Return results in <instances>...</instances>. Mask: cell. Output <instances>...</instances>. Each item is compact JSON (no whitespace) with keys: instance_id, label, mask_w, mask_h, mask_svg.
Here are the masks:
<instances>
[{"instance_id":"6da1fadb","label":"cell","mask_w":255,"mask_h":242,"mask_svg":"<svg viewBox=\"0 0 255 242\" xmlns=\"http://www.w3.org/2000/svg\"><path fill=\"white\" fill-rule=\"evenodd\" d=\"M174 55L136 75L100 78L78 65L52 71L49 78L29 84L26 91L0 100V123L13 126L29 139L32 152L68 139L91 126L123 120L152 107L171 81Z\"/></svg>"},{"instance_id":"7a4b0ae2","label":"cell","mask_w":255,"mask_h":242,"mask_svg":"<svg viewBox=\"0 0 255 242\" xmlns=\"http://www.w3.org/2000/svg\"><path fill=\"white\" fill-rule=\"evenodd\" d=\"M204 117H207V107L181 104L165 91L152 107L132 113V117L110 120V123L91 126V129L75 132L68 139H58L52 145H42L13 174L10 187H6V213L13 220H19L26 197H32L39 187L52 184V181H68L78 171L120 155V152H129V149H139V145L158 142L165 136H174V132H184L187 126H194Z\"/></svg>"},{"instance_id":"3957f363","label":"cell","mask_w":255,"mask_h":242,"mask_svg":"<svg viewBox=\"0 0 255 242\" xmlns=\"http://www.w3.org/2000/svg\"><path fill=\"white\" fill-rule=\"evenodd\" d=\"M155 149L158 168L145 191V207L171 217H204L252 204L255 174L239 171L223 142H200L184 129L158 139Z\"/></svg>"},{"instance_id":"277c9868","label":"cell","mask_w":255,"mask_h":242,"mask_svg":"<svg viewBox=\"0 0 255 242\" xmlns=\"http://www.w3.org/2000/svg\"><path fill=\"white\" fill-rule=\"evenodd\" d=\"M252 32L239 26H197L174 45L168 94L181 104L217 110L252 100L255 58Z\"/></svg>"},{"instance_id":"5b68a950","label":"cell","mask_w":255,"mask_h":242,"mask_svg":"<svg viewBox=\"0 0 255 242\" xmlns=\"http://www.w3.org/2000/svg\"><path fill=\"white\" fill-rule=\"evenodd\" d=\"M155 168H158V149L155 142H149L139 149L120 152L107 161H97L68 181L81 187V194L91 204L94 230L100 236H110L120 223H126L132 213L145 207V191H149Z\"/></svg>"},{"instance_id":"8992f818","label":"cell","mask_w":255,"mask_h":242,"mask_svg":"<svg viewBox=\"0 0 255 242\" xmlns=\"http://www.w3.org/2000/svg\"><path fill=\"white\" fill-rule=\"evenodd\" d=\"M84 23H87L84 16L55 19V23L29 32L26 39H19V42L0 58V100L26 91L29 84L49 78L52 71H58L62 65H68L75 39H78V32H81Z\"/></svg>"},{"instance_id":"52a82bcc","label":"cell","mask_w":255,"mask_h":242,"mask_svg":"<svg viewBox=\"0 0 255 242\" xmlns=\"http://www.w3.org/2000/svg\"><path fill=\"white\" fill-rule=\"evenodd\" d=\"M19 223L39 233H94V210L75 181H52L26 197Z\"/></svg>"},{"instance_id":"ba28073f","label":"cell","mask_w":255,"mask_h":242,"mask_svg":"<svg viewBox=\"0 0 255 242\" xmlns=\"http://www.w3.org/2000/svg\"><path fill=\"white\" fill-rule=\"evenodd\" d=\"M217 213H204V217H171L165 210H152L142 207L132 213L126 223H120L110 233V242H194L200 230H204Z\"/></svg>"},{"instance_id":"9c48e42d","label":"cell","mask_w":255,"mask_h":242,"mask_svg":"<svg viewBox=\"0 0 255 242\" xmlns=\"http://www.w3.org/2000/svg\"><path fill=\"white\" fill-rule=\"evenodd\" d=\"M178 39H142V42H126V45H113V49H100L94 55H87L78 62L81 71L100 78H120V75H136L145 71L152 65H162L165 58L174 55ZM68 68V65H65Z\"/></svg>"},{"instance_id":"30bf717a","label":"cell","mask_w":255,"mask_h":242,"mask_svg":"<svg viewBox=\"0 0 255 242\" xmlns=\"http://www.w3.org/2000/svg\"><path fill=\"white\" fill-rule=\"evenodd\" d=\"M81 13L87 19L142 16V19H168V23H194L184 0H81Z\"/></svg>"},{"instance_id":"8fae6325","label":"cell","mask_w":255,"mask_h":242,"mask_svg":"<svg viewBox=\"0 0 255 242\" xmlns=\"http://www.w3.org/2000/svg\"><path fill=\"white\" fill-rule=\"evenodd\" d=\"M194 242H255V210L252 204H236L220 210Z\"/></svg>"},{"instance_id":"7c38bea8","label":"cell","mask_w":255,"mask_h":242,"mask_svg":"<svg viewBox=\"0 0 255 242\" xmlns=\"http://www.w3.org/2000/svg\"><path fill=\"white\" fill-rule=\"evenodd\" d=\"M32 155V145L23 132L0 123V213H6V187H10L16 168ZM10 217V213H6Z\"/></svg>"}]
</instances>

------------------------------------

Report how many lines of the entries above contain the string "instances", treating uppercase and lowercase as distinct. Give only the number.

3